CORRESPONDENCE

RESPONSE: Re: Trends in Use of Adjuvant Multi-Agent Chemotherapy and Tamoxifen for Breast Cancer in the United States: 1975–1999

Angela Mariotto, Eric J. Feuer, Jeffrey Abrams

Affiliations of authors: A. Mariotto, E. J. Feuer (Cancer Surveillance Research Program, Division of Cancer Control and Population Sciences), J. Abrams (Cancer Therapy Evaluation Program, Division of Cancer Treatment and Diagnosis), National Cancer Institute, National Institutes of Health, Bethesda, MD.

Correspondence to: Angela Mariotto, Ph.D., National Cancer Institute, National Institutes of Health, 6166 Executive Blvd., Suite 504, MSC 8317, Bethesda, MD 20892–8317 (e-mail: mariotta{at}mail.nih.gov).

We appreciate the findings and comments of Du, who used a different source of information—Medicare claims linked to the SEER1 database—to estimate temporal changes in the use of adjuvant chemotherapy for breast cancer and obtained findings that are very similar to ours. He observes that both Mariotto et al. (1) and Du and Goodwin (2) estimate an increase in the use of adjuvant chemotherapy for women diagnosed with breast cancer stages II and IIIA from 1991 to 1996. However, he may have overinterpreted our figures when he says that, in contrast to his results, we showed an increase over time in the use of adjuvant chemotherapy from 1991 to 1996 among older women with stage I breast cancer. Using our model, we estimated that, from 1991 through 1996, the use of adjuvant chemotherapy among women diagnosed with stage I breast cancer at ages 50–69 years and ages 70 years or older increased slightly, from 9% to 11% and from 0.2% to 0.3%, respectively. However, we do not know if these small increases are statistically significant, especially because the number of older women with stage I breast cancer receiving adjuvant chemotherapy is still quite small.

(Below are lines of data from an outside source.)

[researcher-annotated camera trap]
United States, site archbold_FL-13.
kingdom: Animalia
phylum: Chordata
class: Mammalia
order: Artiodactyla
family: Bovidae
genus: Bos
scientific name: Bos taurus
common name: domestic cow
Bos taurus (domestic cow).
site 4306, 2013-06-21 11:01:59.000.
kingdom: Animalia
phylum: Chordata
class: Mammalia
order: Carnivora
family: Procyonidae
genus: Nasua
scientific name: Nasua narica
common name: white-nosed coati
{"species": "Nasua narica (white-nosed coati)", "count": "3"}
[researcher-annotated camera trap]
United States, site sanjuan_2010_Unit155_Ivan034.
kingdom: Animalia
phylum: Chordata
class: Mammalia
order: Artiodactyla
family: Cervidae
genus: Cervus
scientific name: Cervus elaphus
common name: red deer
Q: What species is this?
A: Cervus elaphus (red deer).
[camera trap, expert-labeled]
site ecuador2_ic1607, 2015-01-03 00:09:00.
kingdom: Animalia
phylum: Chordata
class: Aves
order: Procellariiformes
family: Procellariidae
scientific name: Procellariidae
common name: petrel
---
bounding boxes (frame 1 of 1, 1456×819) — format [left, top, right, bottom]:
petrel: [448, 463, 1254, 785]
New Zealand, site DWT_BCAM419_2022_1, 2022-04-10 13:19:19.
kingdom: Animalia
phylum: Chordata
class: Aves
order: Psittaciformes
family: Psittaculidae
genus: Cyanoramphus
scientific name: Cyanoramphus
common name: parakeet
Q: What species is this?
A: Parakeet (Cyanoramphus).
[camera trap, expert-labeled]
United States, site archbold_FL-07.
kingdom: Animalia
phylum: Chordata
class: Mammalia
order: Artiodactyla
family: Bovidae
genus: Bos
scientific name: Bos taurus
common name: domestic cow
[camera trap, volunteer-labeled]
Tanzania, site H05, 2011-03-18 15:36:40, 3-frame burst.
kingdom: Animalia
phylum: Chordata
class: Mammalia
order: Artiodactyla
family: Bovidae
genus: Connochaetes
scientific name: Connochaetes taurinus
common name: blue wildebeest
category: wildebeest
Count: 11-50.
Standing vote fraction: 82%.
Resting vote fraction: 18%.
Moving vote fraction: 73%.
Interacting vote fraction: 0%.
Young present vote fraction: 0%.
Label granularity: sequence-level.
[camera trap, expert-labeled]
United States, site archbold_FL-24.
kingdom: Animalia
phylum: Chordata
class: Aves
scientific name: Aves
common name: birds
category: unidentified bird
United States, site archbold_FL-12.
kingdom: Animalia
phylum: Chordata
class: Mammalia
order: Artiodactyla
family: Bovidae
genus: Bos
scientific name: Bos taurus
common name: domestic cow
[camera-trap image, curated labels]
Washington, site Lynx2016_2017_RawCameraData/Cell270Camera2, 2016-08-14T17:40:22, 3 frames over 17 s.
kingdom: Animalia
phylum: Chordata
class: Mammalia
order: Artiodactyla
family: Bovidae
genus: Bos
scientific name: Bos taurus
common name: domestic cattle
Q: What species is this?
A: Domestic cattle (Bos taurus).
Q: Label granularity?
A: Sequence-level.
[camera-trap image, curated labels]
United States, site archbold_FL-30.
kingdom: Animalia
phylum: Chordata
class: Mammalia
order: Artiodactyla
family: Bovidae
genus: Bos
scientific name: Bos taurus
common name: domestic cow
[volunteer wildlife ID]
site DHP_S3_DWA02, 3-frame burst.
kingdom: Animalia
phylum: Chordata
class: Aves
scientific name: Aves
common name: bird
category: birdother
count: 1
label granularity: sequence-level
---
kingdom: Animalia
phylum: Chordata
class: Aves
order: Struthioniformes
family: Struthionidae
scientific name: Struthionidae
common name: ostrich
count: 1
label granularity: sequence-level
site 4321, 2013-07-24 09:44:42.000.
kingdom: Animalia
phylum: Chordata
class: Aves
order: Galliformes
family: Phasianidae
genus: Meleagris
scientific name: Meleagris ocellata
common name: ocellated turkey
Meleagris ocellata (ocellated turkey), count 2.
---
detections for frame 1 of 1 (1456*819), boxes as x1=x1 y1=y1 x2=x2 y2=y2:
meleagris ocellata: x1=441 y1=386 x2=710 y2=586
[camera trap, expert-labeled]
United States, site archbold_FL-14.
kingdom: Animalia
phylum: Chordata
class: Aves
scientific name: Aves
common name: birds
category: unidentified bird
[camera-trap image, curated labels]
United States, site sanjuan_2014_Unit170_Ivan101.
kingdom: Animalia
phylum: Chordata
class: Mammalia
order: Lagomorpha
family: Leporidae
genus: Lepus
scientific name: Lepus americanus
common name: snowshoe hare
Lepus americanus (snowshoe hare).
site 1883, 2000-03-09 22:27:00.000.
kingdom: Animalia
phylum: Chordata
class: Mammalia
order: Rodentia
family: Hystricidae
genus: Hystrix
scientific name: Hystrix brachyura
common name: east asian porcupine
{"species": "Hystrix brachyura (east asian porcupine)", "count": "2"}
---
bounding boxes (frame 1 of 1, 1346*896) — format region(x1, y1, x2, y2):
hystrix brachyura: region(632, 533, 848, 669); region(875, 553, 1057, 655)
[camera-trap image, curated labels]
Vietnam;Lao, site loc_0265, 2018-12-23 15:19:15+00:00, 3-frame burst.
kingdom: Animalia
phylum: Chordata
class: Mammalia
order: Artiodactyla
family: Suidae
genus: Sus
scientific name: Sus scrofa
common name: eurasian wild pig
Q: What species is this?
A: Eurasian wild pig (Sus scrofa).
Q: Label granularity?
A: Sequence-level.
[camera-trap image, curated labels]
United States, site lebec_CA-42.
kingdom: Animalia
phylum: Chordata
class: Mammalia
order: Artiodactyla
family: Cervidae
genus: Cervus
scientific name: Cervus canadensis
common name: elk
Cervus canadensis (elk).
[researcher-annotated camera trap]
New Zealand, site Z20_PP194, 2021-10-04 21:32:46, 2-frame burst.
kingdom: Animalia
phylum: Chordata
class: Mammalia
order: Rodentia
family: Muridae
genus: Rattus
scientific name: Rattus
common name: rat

As mentioned by Du, Medicare claims have proven to be an important resource for estimating chemotherapy use (3). Patterns of care (POC) data, which are based on medical record review, contain more accurate information than claims data on first-line therapy from hospitals and treating physicians from a sample of SEER patients. The drawbacks of POC data are that the sample size is small, especially for older patients, and that these data are not available for all years. The SEER-Medicare linked database thus provides a useful complement to the POC data.

In regard to the comments by Jordan and Morrow, we thank them for a plausible and more detailed explanation for the decline in tamoxifen usage observed in our data during the 1990s. Although we do not have data to support their explanation, the timing of the decline does coincide with the debate over tamoxifen endometrial toxicity reports, and we agree that this debate was exacerbated because of a misunderstanding of the role of tamoxifen in prevention and treatment. Better education of physicians and the public has likely led to a reversal of these trends, but we must await evidence from newer SEER studies before we can confirm this. However, it is also noteworthy that tamoxifen is now used only in women with ER-positive breast cancer, which undoubtedly also played a role in its decreased overall usage (4,5).

NOTES

1 Editor’s note: SEER is a set of geographically defined, population-based, central cancer registries in the United States, operated by local nonprofit organizations under contract to the National Cancer Institute (NCI). Registry data are submitted electronically without personal identifiers to the NCI on a biannual basis, and the NCI makes the data available to the public for scientific research. Back

REFERENCES

1 Mariotto A, Feuer EJ, Harlan LC, Wun LM, Johnson KA, Abrams J. Trends in use of adjuvant multi-agent chemotherapy and tamoxifen for breast cancer in the United States: 1975–1999. J Natl Cancer Inst 2002;94:1626–34.[Abstract/Free Full Text]

2 Du XL, Goodwin JS. Increase of chemotherapy use in older women with breast carcinoma from 1991 to 1996. Cancer 2001;92:730–7.[CrossRef][Medline]

3 Warren JL, Harlan LC, Fahey A, Virnig BA, Freeman JL, Klabunde CN, et al. Utility of the SEER-Medicare data to identify chemotherapy use. Med Care 2002;40(8 Suppl): IV-55–61.

4 Eifel P, Axelson JA, Costa J, Crowley J, Curran WJ Jr, Deshler A, et al. National Institutes of Health Consensus Development Conference Statement: adjuvant therapy for breast cancer, November 1–3, 2000. J Natl Cancer Inst 2001;93:979–89.[Abstract/Free Full Text]

5 Goldhirsch A, Glick JH, Gelber RD, Coates AS, Senn HJ. Meeting highlights: International Consensus Panel on the Treatment of Primary Breast Cancer. Seventh International Conference on Adjuvant Therapy of Primary Breast Cancer. J Clin Onc 2001;19:3817–27.